Combs received a Bachelor of Arts degree in communications from Howard University, a Master of Arts degree in African American studies from Cornell University and a Ph.D., from Emory University, where her interdisciplinary studies focused on African American cultural production, film history, and gender.

WHEN AMERICAN LEGENDS and prominent public figures represented in the collection of the National Portrait Gallery die, the museum puts their portraits on special display. Recently, portraits of Vernon Jordan, Cicely Tyson, Hank Aaron, Ruth Bader Ginsburg, John Lewis, David Driskell, Kobe Bryant, Toni Morrison, and Leah Chase, have hung in memoriam (and/or been featured on the museum’s website during temporary COVID closures).

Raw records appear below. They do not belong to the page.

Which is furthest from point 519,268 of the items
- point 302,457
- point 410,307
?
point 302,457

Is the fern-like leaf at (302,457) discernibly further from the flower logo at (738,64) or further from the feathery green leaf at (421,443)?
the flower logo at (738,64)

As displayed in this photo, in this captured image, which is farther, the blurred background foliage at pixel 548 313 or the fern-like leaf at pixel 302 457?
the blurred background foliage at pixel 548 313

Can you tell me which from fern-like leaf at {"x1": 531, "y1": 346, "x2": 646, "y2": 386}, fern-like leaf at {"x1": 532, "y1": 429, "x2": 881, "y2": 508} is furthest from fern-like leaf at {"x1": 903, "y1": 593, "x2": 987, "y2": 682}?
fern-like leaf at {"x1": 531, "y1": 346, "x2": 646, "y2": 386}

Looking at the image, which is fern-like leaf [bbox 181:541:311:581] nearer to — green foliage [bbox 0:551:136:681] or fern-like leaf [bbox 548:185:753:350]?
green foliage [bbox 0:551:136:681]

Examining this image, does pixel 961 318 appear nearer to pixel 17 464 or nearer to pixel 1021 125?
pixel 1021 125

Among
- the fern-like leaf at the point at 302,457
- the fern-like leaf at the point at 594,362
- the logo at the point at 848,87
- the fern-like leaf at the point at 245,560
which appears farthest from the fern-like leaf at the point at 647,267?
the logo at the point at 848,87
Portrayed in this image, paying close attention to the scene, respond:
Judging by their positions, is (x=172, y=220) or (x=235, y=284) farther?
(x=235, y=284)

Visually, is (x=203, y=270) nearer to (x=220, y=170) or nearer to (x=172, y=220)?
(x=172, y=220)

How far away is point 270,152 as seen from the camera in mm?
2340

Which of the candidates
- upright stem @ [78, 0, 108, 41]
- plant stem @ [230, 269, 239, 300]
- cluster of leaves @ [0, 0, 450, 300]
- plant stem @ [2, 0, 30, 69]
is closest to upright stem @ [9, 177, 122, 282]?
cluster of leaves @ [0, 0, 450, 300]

Over the past several years, the museum’s exhibitions and programming have become increasingly relevant to contemporary culture. The museum brought nationwide attention to Amy Sherald when she won the museum’s Outwin Boochever Portrait Competition in 2016.The achievement positioned her to be among the artists the Obamas considered to paint their official portraits for the museum. Unveiled in 2018, Kehinde Wiley’s portrait of President Barack Obama and Sherald’s of First Lady Michelle Obama have drawn record visitors to NPG.

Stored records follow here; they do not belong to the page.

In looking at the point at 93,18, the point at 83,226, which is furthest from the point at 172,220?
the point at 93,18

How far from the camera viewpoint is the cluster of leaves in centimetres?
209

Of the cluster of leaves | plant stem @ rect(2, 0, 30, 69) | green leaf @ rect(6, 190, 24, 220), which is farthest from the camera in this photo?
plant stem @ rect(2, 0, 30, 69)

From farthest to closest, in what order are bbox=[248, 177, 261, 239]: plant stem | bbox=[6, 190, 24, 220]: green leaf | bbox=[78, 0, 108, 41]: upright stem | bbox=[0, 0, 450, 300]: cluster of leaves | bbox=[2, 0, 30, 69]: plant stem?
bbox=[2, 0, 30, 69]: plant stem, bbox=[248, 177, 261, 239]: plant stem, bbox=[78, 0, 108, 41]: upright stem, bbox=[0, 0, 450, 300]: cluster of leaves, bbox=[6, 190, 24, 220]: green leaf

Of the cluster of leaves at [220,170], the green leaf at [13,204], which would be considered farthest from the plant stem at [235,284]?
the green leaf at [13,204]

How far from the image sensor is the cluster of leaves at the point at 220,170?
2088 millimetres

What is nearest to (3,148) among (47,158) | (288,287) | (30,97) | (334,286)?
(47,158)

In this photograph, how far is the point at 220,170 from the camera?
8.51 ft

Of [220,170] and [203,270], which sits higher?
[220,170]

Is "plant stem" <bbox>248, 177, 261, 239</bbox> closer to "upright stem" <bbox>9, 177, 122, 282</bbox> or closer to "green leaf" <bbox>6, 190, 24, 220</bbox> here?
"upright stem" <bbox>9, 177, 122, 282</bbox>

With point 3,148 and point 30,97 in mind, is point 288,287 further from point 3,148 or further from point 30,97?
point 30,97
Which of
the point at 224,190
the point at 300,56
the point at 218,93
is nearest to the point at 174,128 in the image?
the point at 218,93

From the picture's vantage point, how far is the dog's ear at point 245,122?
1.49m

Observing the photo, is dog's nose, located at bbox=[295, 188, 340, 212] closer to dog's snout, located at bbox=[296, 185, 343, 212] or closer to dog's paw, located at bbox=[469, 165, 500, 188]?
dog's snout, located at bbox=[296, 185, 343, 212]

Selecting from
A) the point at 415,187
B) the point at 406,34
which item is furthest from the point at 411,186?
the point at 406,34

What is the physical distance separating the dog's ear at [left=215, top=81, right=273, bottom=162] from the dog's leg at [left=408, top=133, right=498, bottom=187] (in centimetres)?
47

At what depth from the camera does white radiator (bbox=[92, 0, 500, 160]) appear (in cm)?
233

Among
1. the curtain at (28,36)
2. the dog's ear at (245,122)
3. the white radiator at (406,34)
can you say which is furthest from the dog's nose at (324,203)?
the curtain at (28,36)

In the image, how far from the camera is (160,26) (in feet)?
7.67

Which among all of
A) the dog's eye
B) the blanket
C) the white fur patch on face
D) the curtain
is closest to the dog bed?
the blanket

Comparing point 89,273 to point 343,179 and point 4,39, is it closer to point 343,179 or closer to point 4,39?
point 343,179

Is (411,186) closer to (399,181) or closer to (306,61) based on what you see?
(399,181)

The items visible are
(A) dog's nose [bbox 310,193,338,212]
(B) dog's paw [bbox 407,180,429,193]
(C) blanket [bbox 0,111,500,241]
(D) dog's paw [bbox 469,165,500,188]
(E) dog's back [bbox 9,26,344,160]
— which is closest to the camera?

A major exhibition featuring two contemporary artists, “UnSeen: Our Past in a New Light, Ken Gonzales-Day and Titus Kaphar” (2018-19) examined the absence of African Americans, Latino Americans, and Native Americans in historical portraiture and weighed how their invisibility has influenced our understanding of U.S. history.

In 2018, the National Gallery of Art displayed a portrait of Henrietta Lacks (“Henrietta Lacks (HeLa): The Mother of Modern Medicine,” 2017) by Kadir Nelson, an important painting co-acquired from the artist with the National Museum of African American History and Culture. Recent acquisitions also include an iconic portrait of Beyoncé by Tyler Mitchell, the first Black photographer, and among the youngest, to shoot the cover of American Vogue (September 2018), which was added to the museum’s collection in 2019.

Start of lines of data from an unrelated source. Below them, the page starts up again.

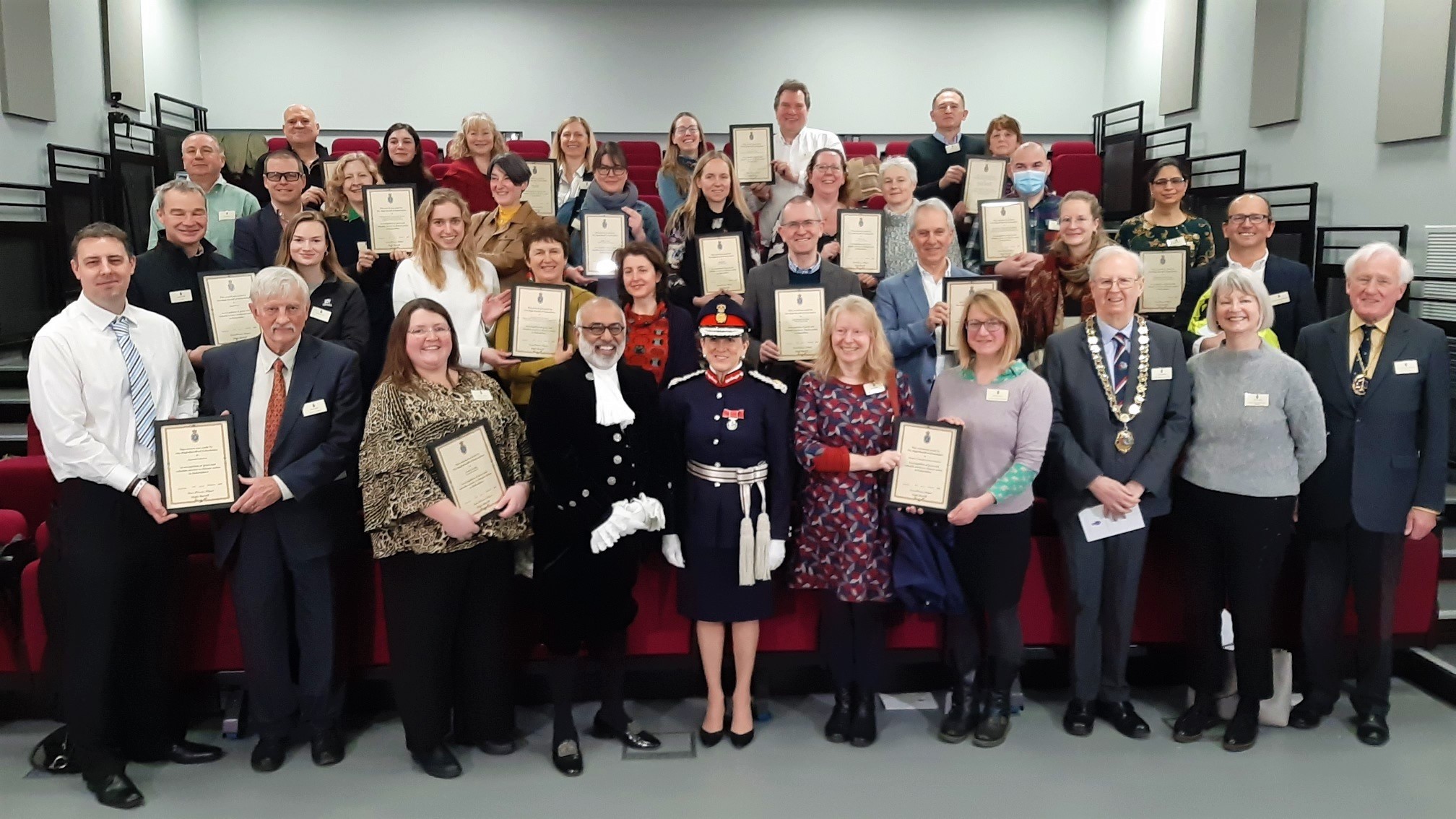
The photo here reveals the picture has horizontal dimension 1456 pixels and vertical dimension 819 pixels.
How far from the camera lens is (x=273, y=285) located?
3.02 m

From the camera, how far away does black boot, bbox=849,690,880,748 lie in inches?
133

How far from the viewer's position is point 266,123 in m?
10.8

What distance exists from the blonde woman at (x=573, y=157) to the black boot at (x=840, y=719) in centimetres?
307

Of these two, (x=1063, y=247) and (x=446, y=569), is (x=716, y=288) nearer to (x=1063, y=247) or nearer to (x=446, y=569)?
(x=1063, y=247)

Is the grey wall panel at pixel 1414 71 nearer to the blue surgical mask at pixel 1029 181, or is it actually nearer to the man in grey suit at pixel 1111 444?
the blue surgical mask at pixel 1029 181

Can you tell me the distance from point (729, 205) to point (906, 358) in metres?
1.21

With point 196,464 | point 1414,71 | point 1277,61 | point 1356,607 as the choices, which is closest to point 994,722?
point 1356,607

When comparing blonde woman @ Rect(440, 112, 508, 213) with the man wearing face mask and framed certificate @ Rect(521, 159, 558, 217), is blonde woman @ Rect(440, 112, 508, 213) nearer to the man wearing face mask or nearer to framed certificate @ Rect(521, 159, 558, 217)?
framed certificate @ Rect(521, 159, 558, 217)

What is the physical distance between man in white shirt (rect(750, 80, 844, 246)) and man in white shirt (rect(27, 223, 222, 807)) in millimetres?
2954

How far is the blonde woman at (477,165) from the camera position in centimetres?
521

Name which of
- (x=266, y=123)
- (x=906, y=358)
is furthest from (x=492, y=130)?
(x=266, y=123)

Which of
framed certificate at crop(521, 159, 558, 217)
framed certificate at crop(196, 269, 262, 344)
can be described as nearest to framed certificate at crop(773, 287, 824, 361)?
framed certificate at crop(521, 159, 558, 217)

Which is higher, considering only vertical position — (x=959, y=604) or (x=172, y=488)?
(x=172, y=488)

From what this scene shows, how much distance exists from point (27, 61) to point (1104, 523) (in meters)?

AS NPG’S NEW DIRECTOR of curatorial affairs, Combs is succeeding Brandon Brame Fortune, who retired last spring as chief curator emerita, after more 33 years at the museum. The position has since been retitled, in deference to the Native American community, a museum spokesperson said. The rank, duties, and responsibility of the role remain the same.

Asked whether there are any works among the museum’s holdings to which she is particularly drawn, Combs said: “I’m looking forward to learning more about the collection, but the Toni Morrison portrait by Robert McCurdy is a longtime favorite. Ms. Morrison was bold, committed, and clear-eyed with her work and its purpose. I hope to bring that level of focus with me as I work closely with my colleagues.” CT

 

UPDATED (04/06/21)

 

All Smithsonian Institution museums, including the National Portrait Gallery, are currently closed due to COVID-19. The museum’s reopening date has yet to be announced.

 

FIND MORE about Rhea L. Combs on her website

 

BOOKSHELF
Rhea L. Combs helped develop Double Exposure, a series of photography books published by the National Museum of African American History and Culture. Combs wrote the introduction to “Through the African American Lens,” the first volume in the series, which accompanied an exhibition of the same name. “The Obama Portraits” provides in depth coverage of the making of President Barack Obama’s portrait by artist Kehinde Wiley, and First Lady Michelle Obama’s, which was painted by Amy Sherald. Both were unveiled at the National Portrait Gallery in 2018. The volume includes contributions by National Portrait Gallery Director Kim Sajet and Richard J. Powell, among others. A children’s book, “Parker Looks Up: An Extraordinary Moment” documents the experience of the little girl who gazed up in awe at Michelle Obama’s portrait and became a national sensation when the image went viral.